Return each line of the records below in which the string "description" turns up.

(Records to process Opens)

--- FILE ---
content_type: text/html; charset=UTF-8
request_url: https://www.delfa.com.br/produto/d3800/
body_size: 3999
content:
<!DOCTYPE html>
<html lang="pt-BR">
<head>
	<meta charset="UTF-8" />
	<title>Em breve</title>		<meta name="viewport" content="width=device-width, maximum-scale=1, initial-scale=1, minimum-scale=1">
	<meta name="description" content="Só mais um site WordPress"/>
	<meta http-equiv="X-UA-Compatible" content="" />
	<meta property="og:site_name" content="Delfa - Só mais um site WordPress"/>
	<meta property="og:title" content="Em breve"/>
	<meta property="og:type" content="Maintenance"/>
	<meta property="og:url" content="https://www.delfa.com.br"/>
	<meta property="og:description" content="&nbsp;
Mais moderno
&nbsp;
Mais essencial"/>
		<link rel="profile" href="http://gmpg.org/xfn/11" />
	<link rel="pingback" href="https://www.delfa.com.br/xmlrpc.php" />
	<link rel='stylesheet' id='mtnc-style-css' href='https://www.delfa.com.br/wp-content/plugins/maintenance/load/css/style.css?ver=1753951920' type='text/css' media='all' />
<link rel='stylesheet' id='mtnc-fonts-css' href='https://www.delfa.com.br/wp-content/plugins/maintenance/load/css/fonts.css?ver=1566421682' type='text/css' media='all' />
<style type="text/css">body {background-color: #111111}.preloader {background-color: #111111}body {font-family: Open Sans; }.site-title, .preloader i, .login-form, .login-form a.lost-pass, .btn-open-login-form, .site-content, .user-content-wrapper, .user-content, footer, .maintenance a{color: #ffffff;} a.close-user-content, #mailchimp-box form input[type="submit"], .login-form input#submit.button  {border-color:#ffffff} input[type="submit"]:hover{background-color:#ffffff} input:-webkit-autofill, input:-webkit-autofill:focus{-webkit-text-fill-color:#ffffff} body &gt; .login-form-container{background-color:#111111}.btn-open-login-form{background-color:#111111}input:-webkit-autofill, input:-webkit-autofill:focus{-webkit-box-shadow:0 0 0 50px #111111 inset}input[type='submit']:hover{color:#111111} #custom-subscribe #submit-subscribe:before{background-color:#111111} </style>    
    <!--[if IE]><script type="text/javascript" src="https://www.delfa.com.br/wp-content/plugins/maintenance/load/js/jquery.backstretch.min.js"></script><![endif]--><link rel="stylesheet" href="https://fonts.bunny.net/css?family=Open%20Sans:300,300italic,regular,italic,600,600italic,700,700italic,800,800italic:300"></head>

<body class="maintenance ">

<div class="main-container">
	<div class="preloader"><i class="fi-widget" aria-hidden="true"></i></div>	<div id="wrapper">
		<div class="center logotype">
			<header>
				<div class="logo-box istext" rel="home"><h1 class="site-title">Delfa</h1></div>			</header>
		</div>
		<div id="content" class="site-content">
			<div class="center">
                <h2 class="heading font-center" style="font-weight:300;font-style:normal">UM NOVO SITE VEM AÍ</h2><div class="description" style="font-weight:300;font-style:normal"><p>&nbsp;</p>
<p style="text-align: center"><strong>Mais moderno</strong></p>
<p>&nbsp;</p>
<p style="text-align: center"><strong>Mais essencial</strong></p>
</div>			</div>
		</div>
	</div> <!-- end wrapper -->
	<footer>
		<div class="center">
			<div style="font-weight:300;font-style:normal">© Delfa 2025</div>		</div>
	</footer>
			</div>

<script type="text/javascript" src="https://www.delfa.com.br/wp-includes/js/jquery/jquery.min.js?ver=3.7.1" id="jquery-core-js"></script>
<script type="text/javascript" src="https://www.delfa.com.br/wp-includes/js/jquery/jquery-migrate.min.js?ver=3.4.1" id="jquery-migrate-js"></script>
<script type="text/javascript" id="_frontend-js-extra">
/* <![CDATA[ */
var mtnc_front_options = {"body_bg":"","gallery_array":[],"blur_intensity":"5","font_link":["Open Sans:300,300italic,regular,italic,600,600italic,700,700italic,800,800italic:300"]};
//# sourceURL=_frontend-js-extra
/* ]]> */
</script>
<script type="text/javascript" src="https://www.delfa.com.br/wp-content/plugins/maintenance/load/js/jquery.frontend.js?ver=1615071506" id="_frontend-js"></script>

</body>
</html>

(Records to process Closes)
(Records to process Opens)

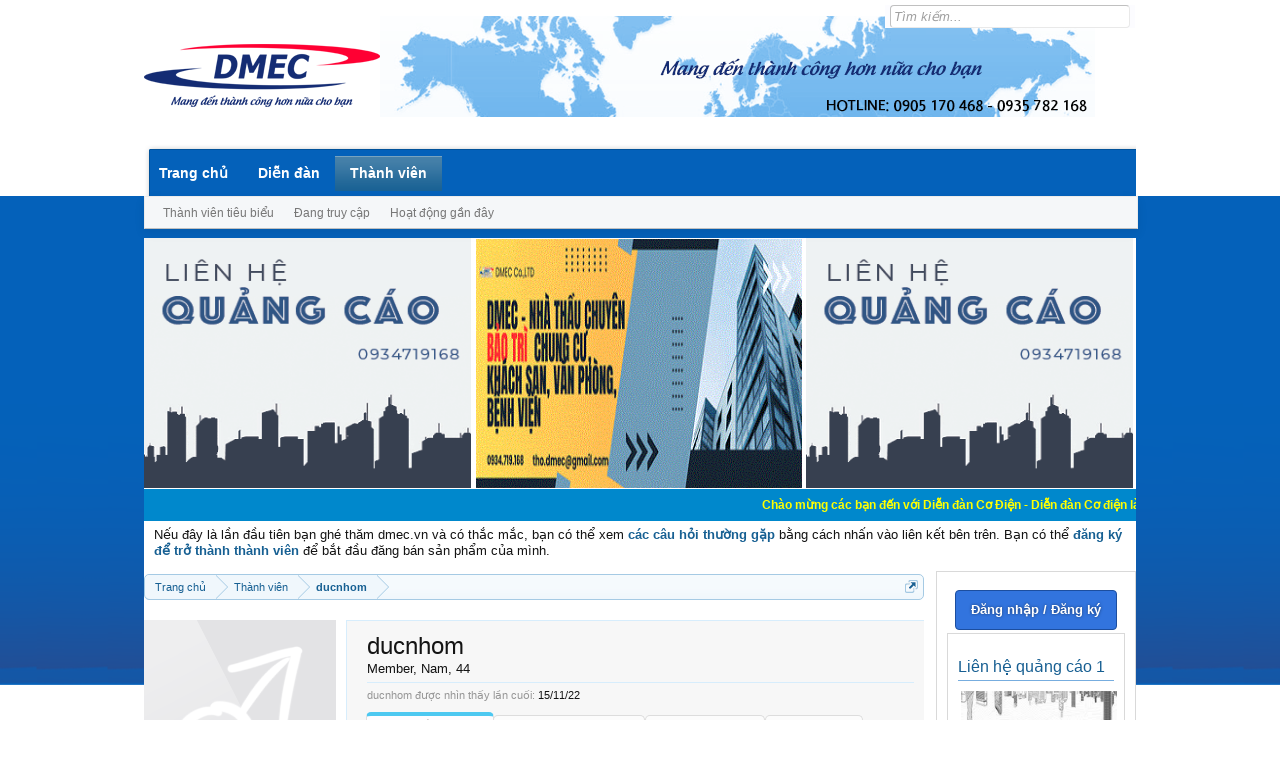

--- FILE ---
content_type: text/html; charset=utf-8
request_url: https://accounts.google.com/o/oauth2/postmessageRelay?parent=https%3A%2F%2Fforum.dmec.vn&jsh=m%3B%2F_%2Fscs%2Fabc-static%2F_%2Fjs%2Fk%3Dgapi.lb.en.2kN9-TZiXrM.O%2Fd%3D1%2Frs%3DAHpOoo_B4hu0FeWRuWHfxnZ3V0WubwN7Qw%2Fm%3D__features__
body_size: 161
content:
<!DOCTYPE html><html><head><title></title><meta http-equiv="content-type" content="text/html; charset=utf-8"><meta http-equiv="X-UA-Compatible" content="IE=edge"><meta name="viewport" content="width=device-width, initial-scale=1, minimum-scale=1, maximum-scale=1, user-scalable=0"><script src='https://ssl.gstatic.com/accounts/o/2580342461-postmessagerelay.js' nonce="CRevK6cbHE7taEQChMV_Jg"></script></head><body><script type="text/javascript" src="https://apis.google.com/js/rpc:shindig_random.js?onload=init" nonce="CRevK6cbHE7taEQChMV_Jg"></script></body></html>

(Records to process Closes)
(Records to process Opens)

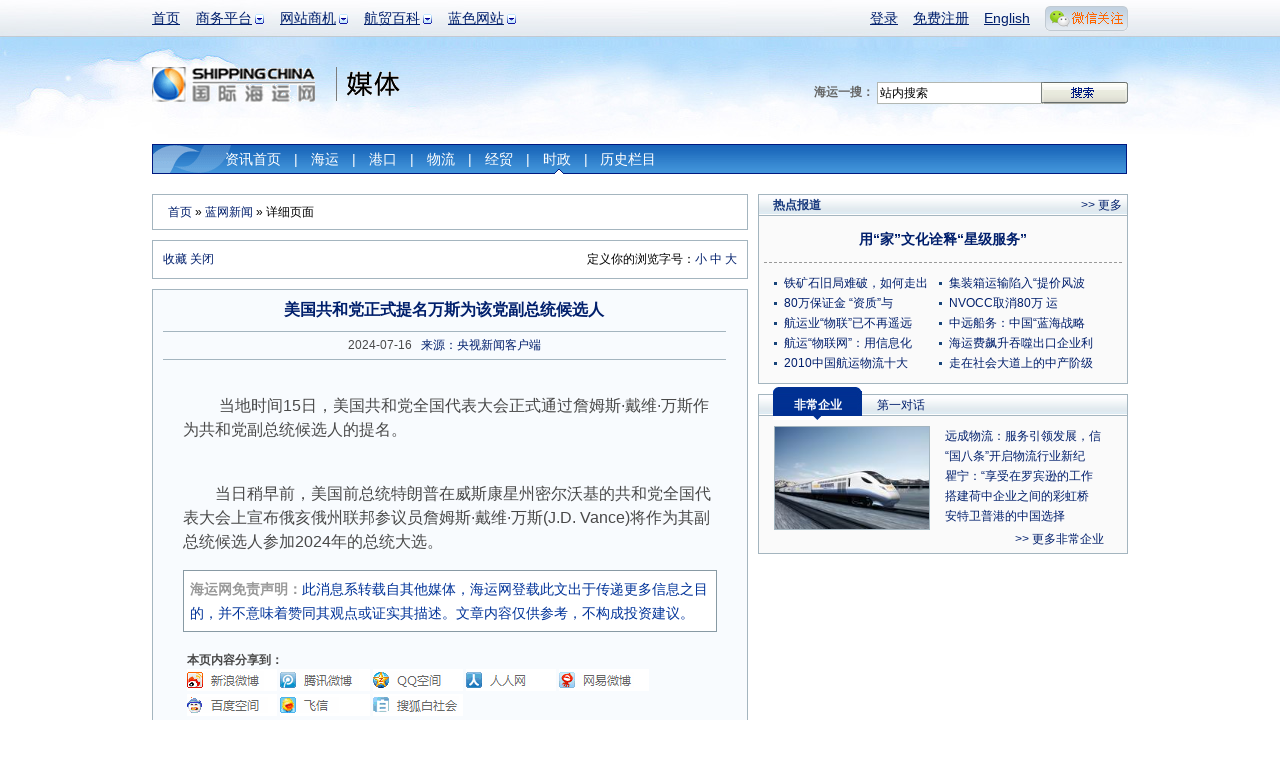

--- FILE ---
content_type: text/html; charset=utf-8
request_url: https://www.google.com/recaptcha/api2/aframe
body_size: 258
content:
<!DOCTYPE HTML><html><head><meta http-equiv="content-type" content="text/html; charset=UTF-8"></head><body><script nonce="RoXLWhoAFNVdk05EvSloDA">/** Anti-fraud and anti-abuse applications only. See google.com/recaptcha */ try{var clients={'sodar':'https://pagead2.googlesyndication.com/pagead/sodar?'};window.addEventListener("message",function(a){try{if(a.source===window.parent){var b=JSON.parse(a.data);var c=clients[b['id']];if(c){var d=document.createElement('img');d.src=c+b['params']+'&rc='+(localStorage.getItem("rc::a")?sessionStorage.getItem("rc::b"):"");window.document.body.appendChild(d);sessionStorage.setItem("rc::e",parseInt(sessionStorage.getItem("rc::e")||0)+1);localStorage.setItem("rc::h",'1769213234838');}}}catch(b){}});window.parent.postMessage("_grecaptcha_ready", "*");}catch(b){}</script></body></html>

(Records to process Closes)

__Solution for this task__.
	<meta name="description" content="Só mais um site WordPress"/>
	<meta property="og:description" content="&nbsp;
                <h2 class="heading font-center" style="font-weight:300;font-style:normal">UM NOVO SITE VEM AÍ</h2><div class="description" style="font-weight:300;font-style:normal"><p>&nbsp;</p>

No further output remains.